By Maan D'Asis Pamaran

Apr 20, 2012

Business is brisk. Your phone has been ringing off the hook for orders, and you are thinking of expanding to another location. You have been doing fine so far by using the family car for deliveries. But then, it can only do so much and get you so far.

 

It may be time to invest in a company vehicle.

 

GOING MOBILE

During its first six months of operation, Bottlezone, a Makati-based trading company, made its deliveries by motorcycle. But to stay competitive, owners Rajani H. Rance and her husband Ramon decided to invest in a van. "We needed one because the load capacity of a motorcycle is only three cases per trip," she says.

 

Bottlezone delivers wines, liquor, spirits and cigarettes to restaurants, bars, grilleries, hotels, resorts, and clubhouses. "We also have corporate accounts that order gifts from us," she adds.

 

The name of the game, she says, is mobility and access to the customer. Today, the couple still keeps their motorbike, but through the years, they have purchased an L300 FB, an Isuzu pickup, and a Toyota Super Grandia. The L300, they note, is spacious enough for deliveries, the Grandia comfortable enough for family use, but the pickup can be a liability during the rainy season.

 

The vehicle buying decisions of businessman Florentino Lucido are somewhat different.

 

In 2000, he retired from his job at a waste management company to put up a steel fabrication business. But problems with manpower made him give up this venture, so he opened a grocery and a small restaurant instead. They catered to guests at a nearby lodging inn, which he noticed was attracting a lot of tourists. His business prospered and it eventually led him to put up the 14-room Lucid Towers in Makati City on a lot owned by his parents.

 

Today, he and his wife are now also running a laundry shop, a sari-sari store, and a manpower agency.
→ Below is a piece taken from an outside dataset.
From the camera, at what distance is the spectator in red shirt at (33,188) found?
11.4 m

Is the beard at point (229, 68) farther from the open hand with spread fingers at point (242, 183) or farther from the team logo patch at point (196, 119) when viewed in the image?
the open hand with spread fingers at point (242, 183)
He says that his hotel business is doing so well that he now plans to put up an annex to his tourist inn.

 

At first, Lucido says, he was able to get by with an old Mercedes Benz that he had been driving for four years.  "But I sold it because it was becoming hard to maintain, and I went without a vehicle for one year," he recounts. Later, however, he ventured into fabricating industrial-type washing machines, so it became a major consideration in his decision to buy a truck.

 

"I bought a brand-new Nissan Frontier on installment," he says.  "It is sturdy and tough enough para pag-kargahan ko ng bakal [to load with steel] for my machines.  And when my wife and I go out, at least we are comfortable and cool, kasi malakas ang aircon [its aircon is strong]."  Still, Lucido says, he prefers to use his bicycle when going out on short trips.